Practice prep & warmup. Do warmup interval, then play into tape recorder and listen to playback for tuning, blowing, ease of fingering when the contest music is played. Evaluate sufficiency or excess of warmup period on both tone and fingering.

Practice competing. Do a formal warmup in isolation, then play formally in front of fellow students, neighbors, teachers' friends etc. Maybe even at a scheduled clock time. Good to do this a few days before contest so the contest seems less new and strange.

Prepping for Contests

Pick music student will be able to learn to handle in comfort on a mediocre day. Leave severe "training tunes" for lessons where they pay to struggle. Public struggling is for opponents.
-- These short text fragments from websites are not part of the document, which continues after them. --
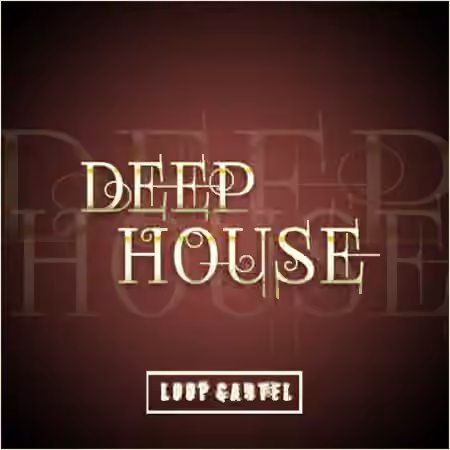 Loop Cartel Deep House [ACiD, WAV, AiFF]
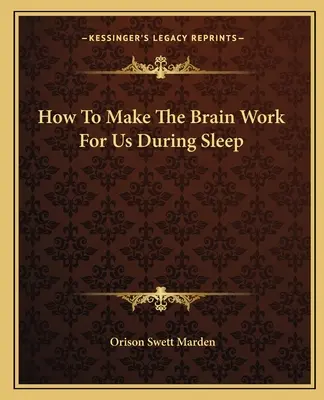 Wie man das Gehirn im Schlaf für sich arbeiten lässt - How To Make The Brain Work For Us During Sleep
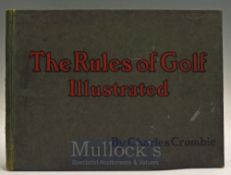 Crombie, Charles - “The Rules of Golf Illustrated” 1st ed 1905 in original illustrated boards –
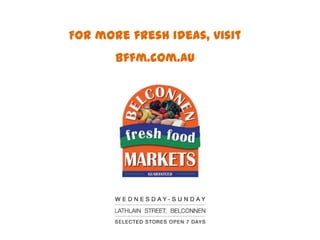 For more fresh ideas, visit
       bffm.com.au
 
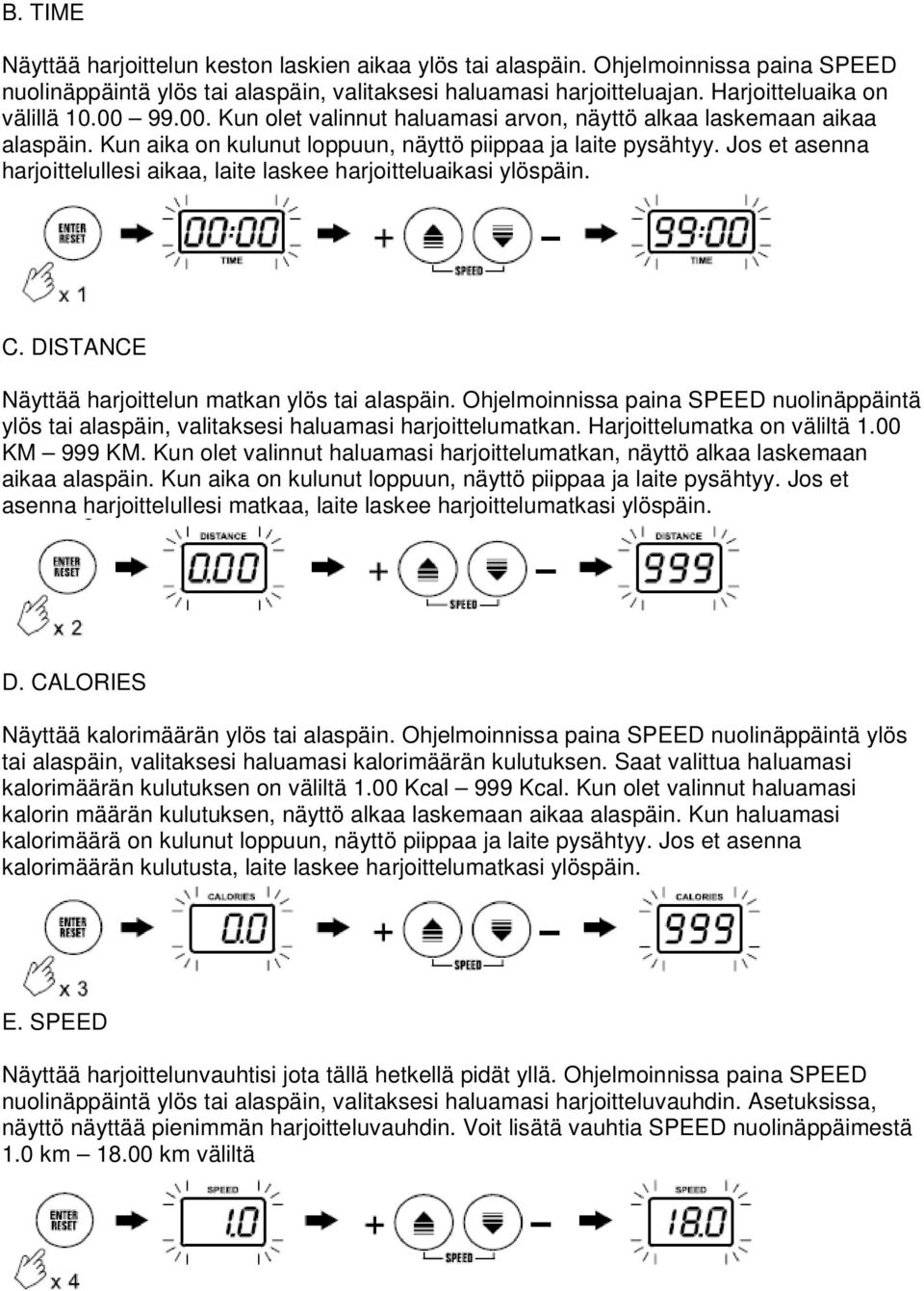 Jos et asenna harjoittelullesi aikaa, laite laskee harjoitteluaikasi ylöspäin. C. DISTANCE Näyttää harjoittelun matkan ylös tai alaspäin.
Pick reeds student can handle in comfort on a mediocre day, for the entire duration of the warmup and contest period. Leave the gut-busters for bands where it's the P/M who looks stupid when students tire. Public struggling is for opponents.

Warmup

Never let the instrument sound ugly, it makes us all look bad. No wildly blown notes while tuning, no squeaks, fingers slipping off holes or gross mistuning anywhere you can be heard, no matter how well you play the actual music.

Never let yourself sound ugly. When prepping in public, stick with tune bits or phrases you play easily. Why give listeners an excuse to dislike you?
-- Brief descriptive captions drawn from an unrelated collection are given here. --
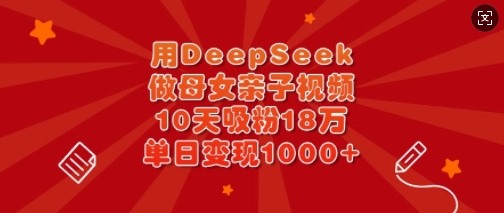 用DeepSeek做母女亲子视频，10天吸粉18万，单日变现多张-创薯资源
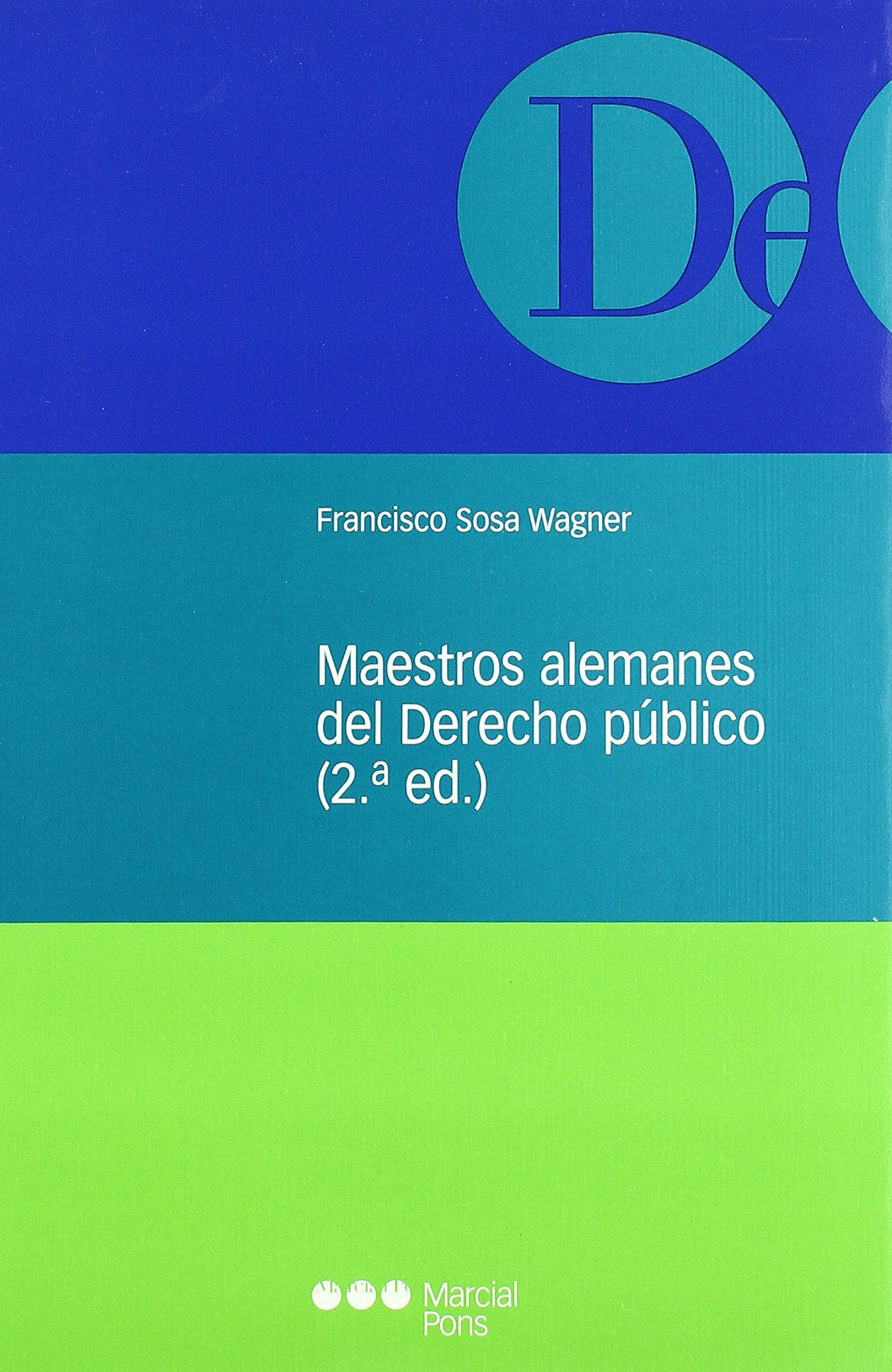 Sosa Wagner, F: Maestros alemanes del derecho público Law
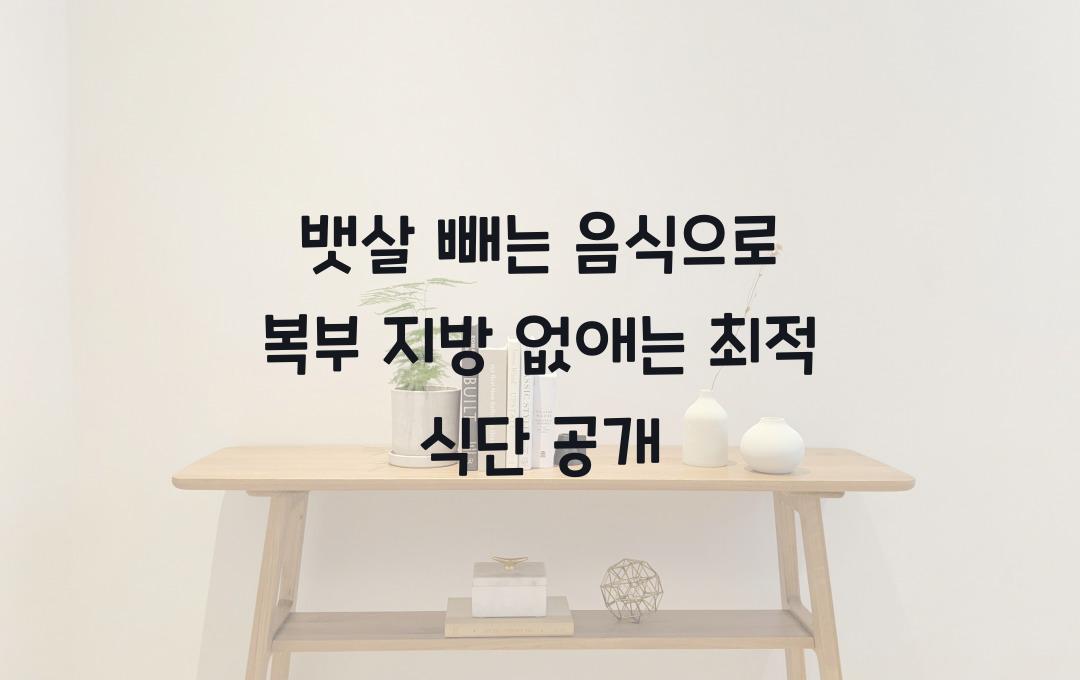 뱃살 빼는 음식, 복부 지방을 없애는 다이어트 식단 공개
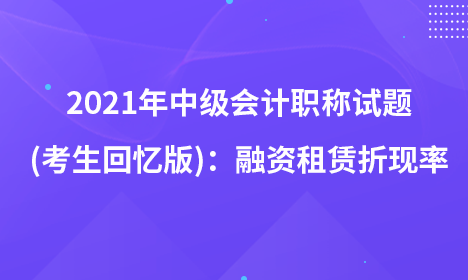 2021年中級會計職稱試題及參考答案(考生回憶版)：融資租賃折現(xiàn)率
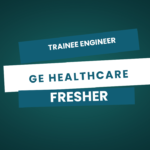 Trainee Engineer Position at GE Healthcare – Bengaluru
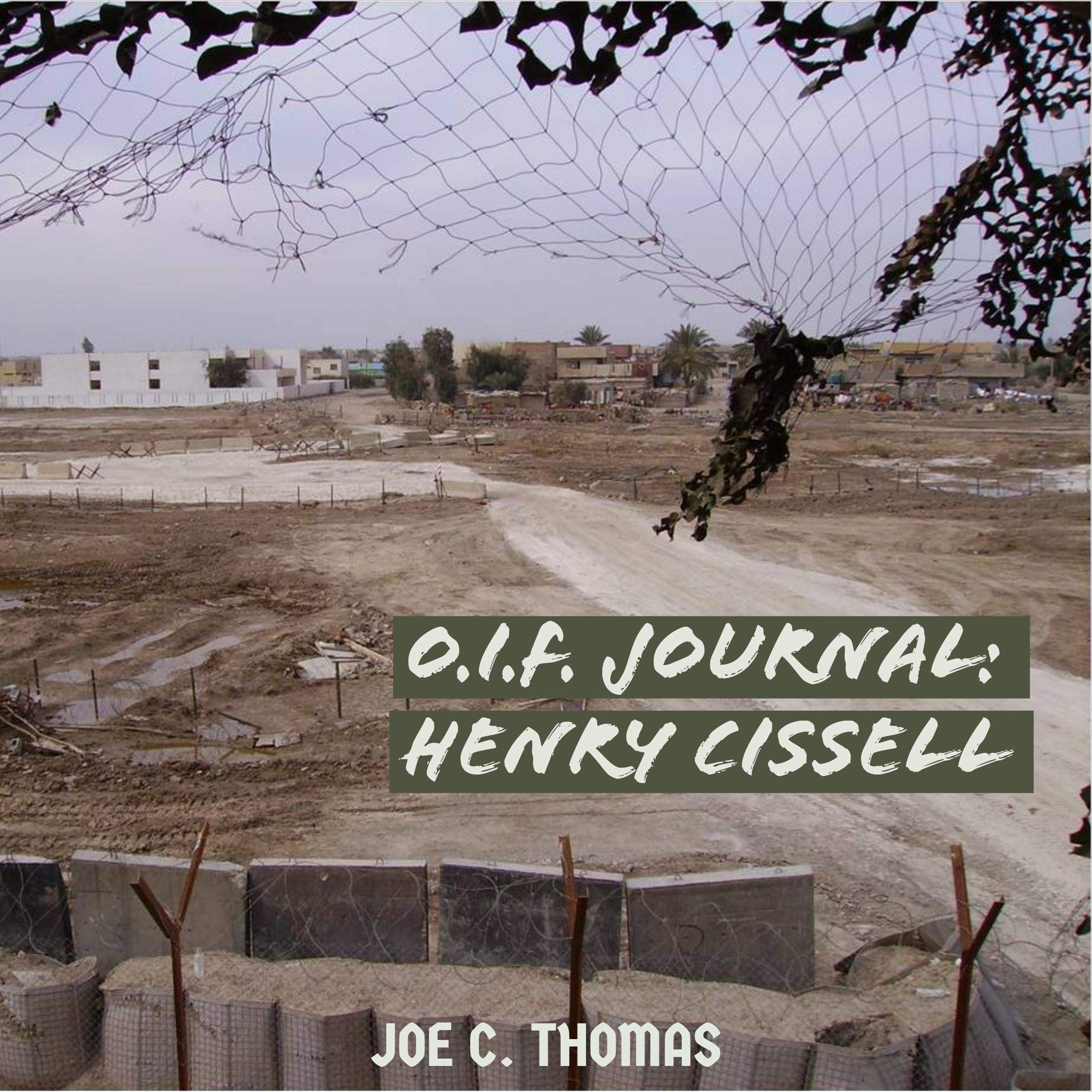 O.I.F. Journal: Henry Cissell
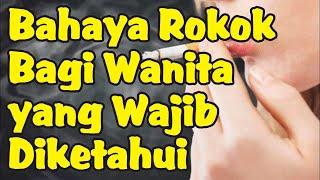 Bahaya Rokok untuk Wanita yang Wajib Diketahui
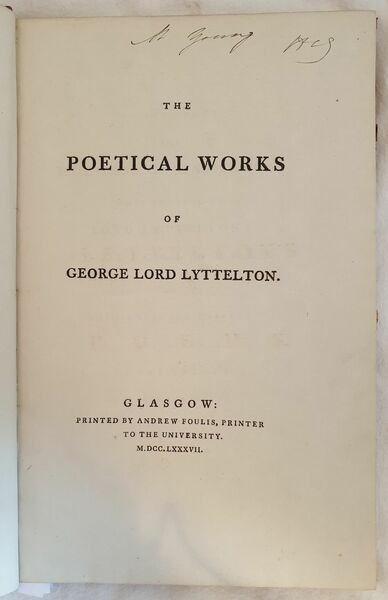 THE POETICAL WORKS OF GEORGE LORD LYTTELTON - THE POETICAL …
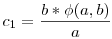 c_1=\frac{b*\phi(a,b)}a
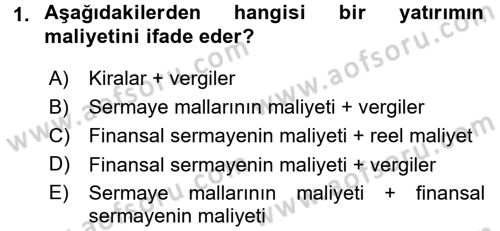 İktisada Giriş 2 Dersi 2017 - 2018 Yılı (Final) Dönem Sonu Sınav Soruları 1. Soru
Dress competently. Remember some people have a national identity with this craft and that may include your audience or judge. How would you feel about someone who made you look like a fool?

Blow a bit extra-hard when tuning. Till you're more advanced, you'll probably blow harder than usual when people are watching. Compensate by doing the same when you tune.

Don't burn out during warmup. Don't play your contest tune(s), at least not incessantly. It may help to play selected phrases to get the feel of tempos. Pick other tunes in same key to check your tuning, or tunes that use same movements to warm up hands. Don't over-play difficult technique, just enough to get warmed up for the listeners. You don't want to begin tiring till well after your appearance.

Performing

In contests, don't watch the judge and/or anyone else. This is one big difference from entertaining, where you need to react to onlookers. Contest onlookers, including at times a harried judge, have good reasons to disturb you purposely. I've seen it happen.

Don't begin playing at your extreme level of technical ability. Aim at about an 80% level to allow for good comfortable control if it's not your best possible day. If you find you are having your best day, have fun and put your soul into the music.

Don't make silly mistakes.

When you do make silly mistakes, don't wince or react visibly. The judge doesn't need the reminder--especially if s/he missed the error!

If you must make silly mistakes, make them early. You'll place higher making a few slips in the beginning and then pulling yourself together, than if you make the same number at the end thereby seeming to fall apart.

If you screw up big-time, try not to break down. In contests you could still have a shot at a trophy if you don't compound your troubles. If you're performing you have a hospitality obligation to your audience. They're pulling for you. Get your stuff together and carry on, they'll reward you. NEVER show disappointment or anger in public. Judge doesn't need the reminder, audiences came for entertainment and require this of you at all times, and the Nobel Prize Committee doesn't care.

Do what you most love to do. If it's performing, ham it up. If it's the tunes or the tone, focus on sharing the thrill of those things with the listener. Don't worry about yourself; people who want to see Stars listen to rock concerts not pipes. Your listeners want to hear what you can do with a collective treasure. Go for it!